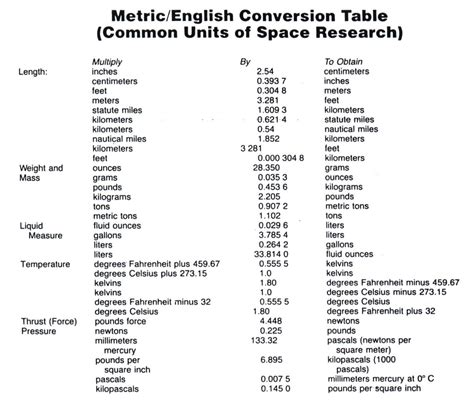 metric unit table metric system weight www imgkid the image kid has it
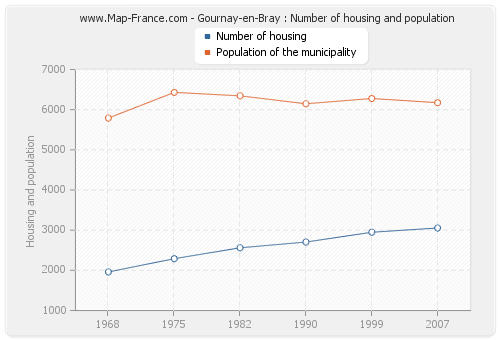 Gournay-en-Bray : Number of housing and population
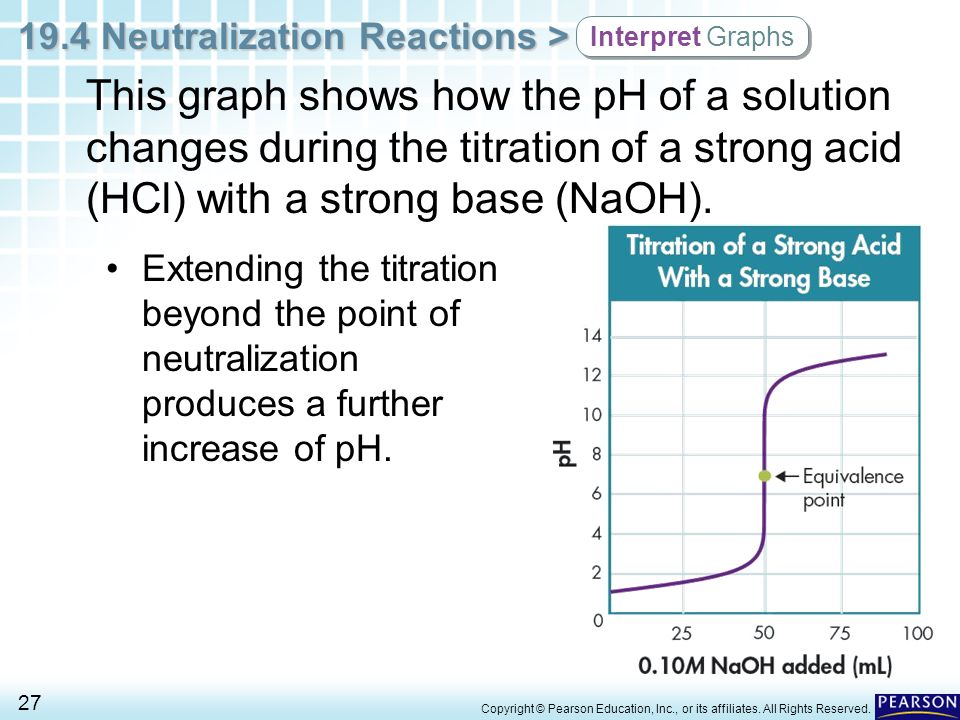 Interpret Graphs This graph shows how the pH of a solution changes during the titration of a strong acid (HCl) with a strong base (NaOH).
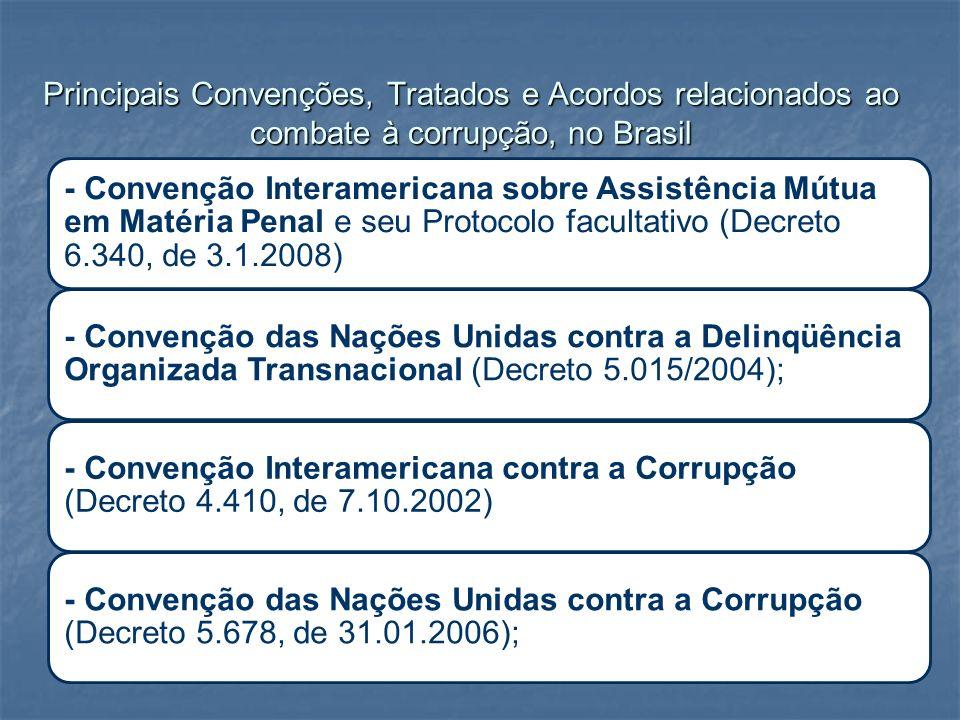 Principais Convenções, Tratados e Acordos relacionados ao combate à corrupção, no Brasil - Convenção Interamericana sobre Assistência Mútua em Matéria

▶ _WHAT TO WORK ON_
Hand back the data above exactly, leaving out all pictures.

▶ _SOLUTION FOR THIS EXERCISE_
 metric unit table metric system weight www imgkid the image kid has it
 Gournay-en-Bray : Number of housing and population
 Interpret Graphs This graph shows how the pH of a solution changes during the titration of a strong acid (HCl) with a strong base (NaOH).
 Principais Convenções, Tratados e Acordos relacionados ao combate à corrupção, no Brasil - Convenção Interamericana sobre Assistência Mútua em Matéria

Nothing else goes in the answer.